ACID
- A - Atomicity
- C - Consistency
- I - Isolation
- D - Durability
Transactions
A transaction is a collection of queries, they are treated as one unit of work. You have to begin a transaction and end (commit) it. We use transactions when we want a set of queries to succeed completely, or not be executed at all. Partial success is unacceptable. In case of some failure in the middle, transactions will rollback.
Usually, transactions modify data, but there might also be readonly transactions. Theses are useful when a sequence of queries should operate on the same snapshot of data. Otherwise, queries might operate on different sets of data, rendering the result meaningless.
Transactions are always being used. Even when we execute a single query, on the “server” side of the DB engine, that query is wrapped into a transaction.
Some database engines are optimized for commits, meaning that the database optimistically assumes that the queries will succeed, and stores them on disk. In case of a failure, the database engine will have to rollback the changes, which will be a relatively costly operation. E.g., Postgres optimizes for commits.
Atomicity
All queries in a transaction must succeed, which forms Atomicity. In case of any error, a rollback occurs.
When a failure occurs, e.g. database crashes, it needs to be restarted. Then, on startup, a “cleanup” process needs to be executed, to bring back order into the system. For example, it’d check if there were any transactions being processed during the crash. If they were, it will execute a rollback. Depeneding on the database engine implementation, the whole database (or some parts of it) might be blocked until the rollback is done.
Basically, atomicity is what backs the “unit of work” promise of transactions.
Isolation
Getting back to the readonly transactions, these are possible due to Isolation. One transaction should not see the changes of another transaction, until it is committed. Of course, that really depends on what we need for a given case, and database might be configured differently.
A situation where a query can see changes from some other in-flight transaction, is called a dirty read. This data is dirty, because the change is not yet commited, so what we’re seeing might not necessarily stay in the DB.
Isolation Levels:
- Read uncommitted - can see dirty reads (lowest isolation level), but it’s potentially faster
- Read commited - each query in a transaction sees only commited changes from other transactions. It’s default for many DBs.
- Repeatable read - when a transaction’s query reads some row, that row stays unchanged while it’s running
- Snapshot - each query in a transaction sees the same snapshot of data. It’s useful when we want to make sure that the data we’re working with is consistent.
- Serializable - there’s no concurrency, there’s only one transaction at a time.
These levels vary between database engines, not all of them might be available in some particular database engine.
Usually, we can set isolation level while we begin the transaction.
Consistency
(In)Consistency might be in:
- data itself - e.g., in our data model we could have number of likes per some photo, and also individual records for each like. Normally, the sum of likes per photo should be the same as the number written in the other table.

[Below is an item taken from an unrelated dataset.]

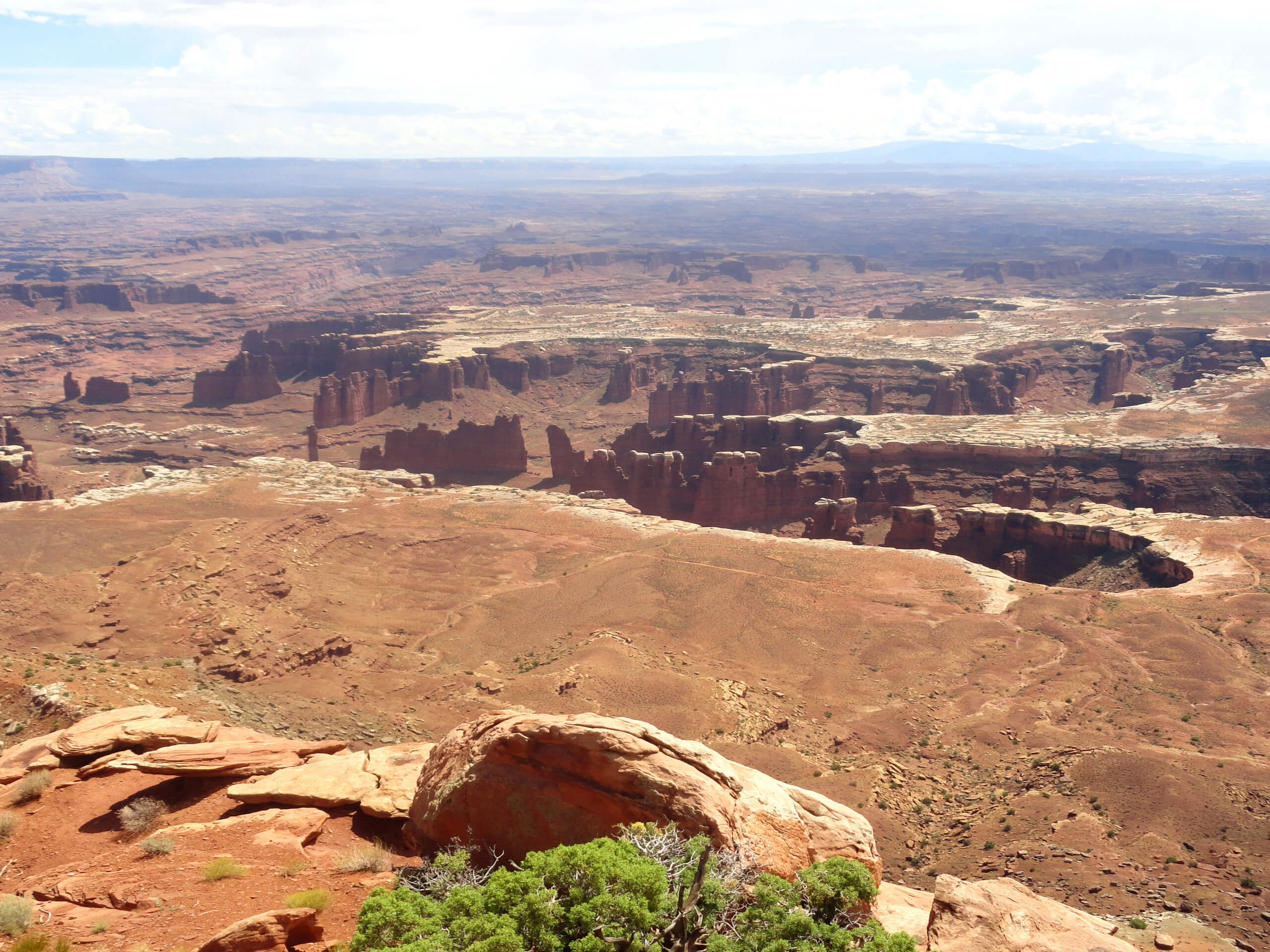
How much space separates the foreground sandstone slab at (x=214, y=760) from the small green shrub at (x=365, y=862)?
3827 millimetres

- reads - this refers to situations where some value gets written into the DB, and some consecutive read doesn’t see that value. This is a consistency issue. It occurs when we have horizontal scaling.
Weak consistency could be a known characteristic of a database system with replication. Eventual Consistency in such systems says that system might be inconsistent at some moment, but later on, it will catch up. There could also be levels of eventual consistency (like it is for example in Azure CosmosDB).
Durability
Durability is all about making sure that writes are persistent, i.e. written to the disk. There are systems that do not write to disk at all and store data in memory.
Durability Techniques:
- WAL (Write Ahead Log) - any change goes to the WAL first. It’s a journal of all changes being applied to the DB, like deltas. DB could read the log from start to finish to recreate the datbase state.
Databases need much more control over disk than typical user space apps. Therefore, they cannot rely on typical abstractions provided by the OSes, since the OS might cache data instead of writing it to disk (to save on I/O). Databases would typically want to bypass that when some critical write is about to happen.